Nokia Mobile on YouTube

But if you're in the United States? There's actually a chance that you may be out of luck on this front. According to The Independent, the phone will communicate using antiquated frequencies that have been shut off in some countries, most notably the United States and Canada. So, there hasn't been an official indication that the Nokia 3310 will be sold in the United States; it may simply market the phone as a great travel accessory and focus on the markets where the frequencies still exist, like Africa, Europe, the Middle East, and Asia. Nokia has not responded to Romper's inquiry about whether the phone will be available to American consumers and whether it is investigating any workarounds to make that possible.

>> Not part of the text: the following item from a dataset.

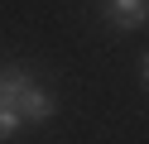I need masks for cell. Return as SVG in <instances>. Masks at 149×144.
<instances>
[{"label":"cell","mask_w":149,"mask_h":144,"mask_svg":"<svg viewBox=\"0 0 149 144\" xmlns=\"http://www.w3.org/2000/svg\"><path fill=\"white\" fill-rule=\"evenodd\" d=\"M0 101L19 115V125H43L58 111L53 91H43V86L34 82L29 67H5V72H0Z\"/></svg>","instance_id":"6da1fadb"},{"label":"cell","mask_w":149,"mask_h":144,"mask_svg":"<svg viewBox=\"0 0 149 144\" xmlns=\"http://www.w3.org/2000/svg\"><path fill=\"white\" fill-rule=\"evenodd\" d=\"M101 19L111 29H144L149 0H101Z\"/></svg>","instance_id":"7a4b0ae2"},{"label":"cell","mask_w":149,"mask_h":144,"mask_svg":"<svg viewBox=\"0 0 149 144\" xmlns=\"http://www.w3.org/2000/svg\"><path fill=\"white\" fill-rule=\"evenodd\" d=\"M19 130H24V125H19V115H15L10 106L0 101V144H5V139H15V134H19Z\"/></svg>","instance_id":"3957f363"}]
</instances>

If it turns out that chatting and texting up a storm within U.S. borders won't be an option, perhaps disappointed early aughts diehards can console themselves with the reported pitfalls of the device. Gizmodo's Carlos Zahumenszky, for example, was unimpressed with its "awful quality camera," wrote that he simply would not recommend using its keyboard, dismissed its directional pad as "just as awful as you'd think it would be," and called the browser, which runs on outdated 2.5G mobile networks, "REALLY slow."

He conceded that it would be a good option for grandparents who don't want anything to do with social media and travelers looking for a lightweight device with long battery life, though.

Until you try it for yourself, it's tough to know whether a technological time warp would prove a boon or a bust.